On dark, dark night number 2, about a week later, we awoke to what sounded like the last trumpet call of heaven as our neighbour, a single German woman newly arrived in the country, screamed hysterically and triggered her alarm. Stephen went onto our back steps where he could see into her backyard and spoke to her. Then he jumped the wall with a ladder to see if she was okay. She had been woken by a robber taking her phone from her bedside table. She tussled with the guy, who hit her and then escaped. The poor woman, she was a mess. When ADT (the security company) and the police arrived they had to come into our backyard to jump the wall because the woman’s keys had been stolen. I must admit I found it all rather exciting. There we were, me, Stephen and Trevor out at night, helping the law enforcers in our pyjamas, jumping walls with ladders, ensconced in intrigue.

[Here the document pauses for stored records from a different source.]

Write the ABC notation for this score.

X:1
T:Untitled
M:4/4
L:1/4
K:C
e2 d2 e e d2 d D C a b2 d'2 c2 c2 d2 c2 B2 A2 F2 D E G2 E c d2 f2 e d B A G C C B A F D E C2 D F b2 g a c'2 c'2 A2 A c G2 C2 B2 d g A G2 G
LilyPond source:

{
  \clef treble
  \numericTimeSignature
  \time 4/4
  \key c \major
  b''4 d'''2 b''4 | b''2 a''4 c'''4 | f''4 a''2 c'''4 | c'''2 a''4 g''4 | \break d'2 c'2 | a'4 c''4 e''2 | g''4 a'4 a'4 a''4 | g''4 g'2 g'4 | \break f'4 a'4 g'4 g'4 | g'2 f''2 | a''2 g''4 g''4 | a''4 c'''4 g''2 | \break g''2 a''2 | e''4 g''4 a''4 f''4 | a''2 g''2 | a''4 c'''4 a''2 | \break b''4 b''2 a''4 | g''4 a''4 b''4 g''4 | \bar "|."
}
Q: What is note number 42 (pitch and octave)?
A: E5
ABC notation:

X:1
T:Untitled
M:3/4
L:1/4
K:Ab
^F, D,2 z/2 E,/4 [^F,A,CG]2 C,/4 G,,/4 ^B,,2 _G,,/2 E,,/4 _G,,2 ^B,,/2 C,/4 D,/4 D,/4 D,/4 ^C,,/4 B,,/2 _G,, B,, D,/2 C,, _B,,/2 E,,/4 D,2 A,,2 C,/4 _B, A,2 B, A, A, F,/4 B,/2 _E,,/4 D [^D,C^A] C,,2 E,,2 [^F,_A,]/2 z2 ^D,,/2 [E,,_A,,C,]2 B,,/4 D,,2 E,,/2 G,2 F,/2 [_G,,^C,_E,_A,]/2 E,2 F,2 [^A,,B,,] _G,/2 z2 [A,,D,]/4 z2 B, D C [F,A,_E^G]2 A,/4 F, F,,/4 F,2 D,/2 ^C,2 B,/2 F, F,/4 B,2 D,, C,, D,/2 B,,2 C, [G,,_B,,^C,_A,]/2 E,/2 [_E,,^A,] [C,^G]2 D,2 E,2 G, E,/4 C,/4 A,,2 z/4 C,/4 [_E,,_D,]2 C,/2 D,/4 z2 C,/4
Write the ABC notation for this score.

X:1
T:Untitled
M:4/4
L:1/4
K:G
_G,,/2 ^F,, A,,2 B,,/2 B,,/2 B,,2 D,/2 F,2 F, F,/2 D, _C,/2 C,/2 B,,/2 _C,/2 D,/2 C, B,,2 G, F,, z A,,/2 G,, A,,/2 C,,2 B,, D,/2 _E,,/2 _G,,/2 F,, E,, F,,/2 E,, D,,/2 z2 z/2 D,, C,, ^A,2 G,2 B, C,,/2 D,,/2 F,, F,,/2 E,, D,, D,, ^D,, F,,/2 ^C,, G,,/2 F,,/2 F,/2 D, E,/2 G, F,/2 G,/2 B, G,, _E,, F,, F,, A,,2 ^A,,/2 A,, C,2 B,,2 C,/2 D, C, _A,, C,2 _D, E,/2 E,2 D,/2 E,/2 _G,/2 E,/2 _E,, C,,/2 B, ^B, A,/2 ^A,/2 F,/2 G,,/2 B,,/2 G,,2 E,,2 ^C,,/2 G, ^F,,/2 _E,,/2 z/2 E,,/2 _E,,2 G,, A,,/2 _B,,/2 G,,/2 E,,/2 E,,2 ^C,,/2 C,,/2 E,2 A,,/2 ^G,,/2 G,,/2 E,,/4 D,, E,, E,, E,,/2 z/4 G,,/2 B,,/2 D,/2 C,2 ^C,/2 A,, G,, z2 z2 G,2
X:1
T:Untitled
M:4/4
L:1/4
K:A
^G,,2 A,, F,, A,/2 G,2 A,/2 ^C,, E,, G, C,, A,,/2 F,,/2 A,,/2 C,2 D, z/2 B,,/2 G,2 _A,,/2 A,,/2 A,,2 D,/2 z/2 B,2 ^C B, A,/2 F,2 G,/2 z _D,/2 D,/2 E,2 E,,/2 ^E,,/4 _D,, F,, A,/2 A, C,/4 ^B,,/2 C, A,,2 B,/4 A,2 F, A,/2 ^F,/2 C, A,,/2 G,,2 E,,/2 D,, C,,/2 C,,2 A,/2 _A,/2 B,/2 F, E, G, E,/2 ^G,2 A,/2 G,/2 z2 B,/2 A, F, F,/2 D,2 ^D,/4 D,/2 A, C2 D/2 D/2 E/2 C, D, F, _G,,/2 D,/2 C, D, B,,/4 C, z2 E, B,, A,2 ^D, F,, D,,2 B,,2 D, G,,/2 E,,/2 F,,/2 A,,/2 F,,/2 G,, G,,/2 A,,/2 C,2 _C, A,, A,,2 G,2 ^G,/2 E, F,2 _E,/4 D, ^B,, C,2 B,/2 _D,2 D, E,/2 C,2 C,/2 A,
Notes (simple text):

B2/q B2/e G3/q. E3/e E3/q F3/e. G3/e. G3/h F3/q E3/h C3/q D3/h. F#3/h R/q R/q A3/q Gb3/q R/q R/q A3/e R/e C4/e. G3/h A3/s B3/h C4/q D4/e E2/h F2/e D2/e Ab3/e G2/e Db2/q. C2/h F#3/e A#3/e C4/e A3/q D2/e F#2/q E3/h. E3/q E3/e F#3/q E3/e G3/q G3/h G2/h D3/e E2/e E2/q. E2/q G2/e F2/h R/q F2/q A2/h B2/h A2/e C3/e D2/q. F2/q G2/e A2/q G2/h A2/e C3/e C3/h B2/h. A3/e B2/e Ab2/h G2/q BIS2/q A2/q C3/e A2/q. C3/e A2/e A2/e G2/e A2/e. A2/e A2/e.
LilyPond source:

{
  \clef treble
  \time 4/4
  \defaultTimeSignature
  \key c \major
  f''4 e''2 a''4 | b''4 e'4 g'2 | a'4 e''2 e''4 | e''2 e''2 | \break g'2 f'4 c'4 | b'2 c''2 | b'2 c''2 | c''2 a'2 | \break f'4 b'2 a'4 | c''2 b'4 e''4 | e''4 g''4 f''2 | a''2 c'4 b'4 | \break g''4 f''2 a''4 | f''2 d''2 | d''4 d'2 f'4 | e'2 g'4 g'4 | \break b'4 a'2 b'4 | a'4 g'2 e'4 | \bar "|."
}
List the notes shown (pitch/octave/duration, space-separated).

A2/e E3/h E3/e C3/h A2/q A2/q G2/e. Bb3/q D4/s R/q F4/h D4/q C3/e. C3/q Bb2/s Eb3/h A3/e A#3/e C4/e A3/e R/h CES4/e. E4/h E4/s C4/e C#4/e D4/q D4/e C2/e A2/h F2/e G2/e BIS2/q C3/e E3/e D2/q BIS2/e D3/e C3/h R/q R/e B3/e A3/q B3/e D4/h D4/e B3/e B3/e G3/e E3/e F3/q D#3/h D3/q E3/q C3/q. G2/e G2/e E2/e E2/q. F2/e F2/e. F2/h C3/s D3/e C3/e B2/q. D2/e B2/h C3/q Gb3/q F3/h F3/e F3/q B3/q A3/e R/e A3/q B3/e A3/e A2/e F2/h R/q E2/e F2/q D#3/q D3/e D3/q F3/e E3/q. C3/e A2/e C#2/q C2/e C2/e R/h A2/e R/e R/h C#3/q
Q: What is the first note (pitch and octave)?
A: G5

My biggest fear was that all the action would wake Silas.
After that we decided to prepare some defences of our own. Stephen channeled his Fenian roots and set up some booby traps. First we tied thin string between a pipe on the wall and a glass bottle. We made another the same, but hid the bottle behind a pillar. We made a similar one with a copper cup and put it on our back steps. I sprinkled rice and dry pasta on the ground under our window.
But then Stephen got carried away and rigged up a contraption that would have caused certain death to some poor, albeit naughty, robber. There was a ledge about halfway up our wall that we think the robbers were using to get between our house and the neighbour’s. Stephen put a plank on top of two jars on their side on the ledge so that the intruder would step on the plank, the jars would roll, and he would fall and clonk his head on the stone window sill of our house, just a metre away. It conjured up horrible images in my mind of broken skulls with blood oozing all over my baby son’s window. Trevor and I told Stephen to cool it on the para-military tactics.
As dark, dark night number 3 was closing in we settled into bed feeling confident that the naughty robbers didn’t know what they were up against. Again, in that place between wakefulness and dreams, I was sure I heard the sound of footsteps on rice and a glass bottle being placed on the ground. I lay still listening and wondering if I should disturb my tired husband. I shook him; “hey…are you awake?” He wasn’t. “I think I heard something.” Now we were both listening. “Are you sure love?” said doubting husband number 1. And then, as vindication, the larger, disguised bottle crashed to the ground followed by heavy footsteps fleeing the scene. Stephen leaped out of bed, up the hallway, out the front door and shouted at the naughty robber as he jumped our front wall.
Oh it was so exciting! Our trap had worked! We felt victorious. We felt like MacGyver. But, as so happens with adrenalin, the excitement wore off, and by morning I was a bit sad and scared. The prospect of dealing with robbers during daylight when my only comrade was Silas wasn’t as appealing as at nighttime with my gang.
Reflecting on these experiences is pretty funny now that we live in a place where we don’t lock the car, or even the front door. As I’ve always maintained, I don’t think the crime is a reason not to live in Jozi. Rather I think it’s a good reason to leave if you want. There’s a distinction. There are lots of good reasons to stay too, but you have to deal with the realities of crime, like bottle booby traps, potential burglaries and all the associated fear.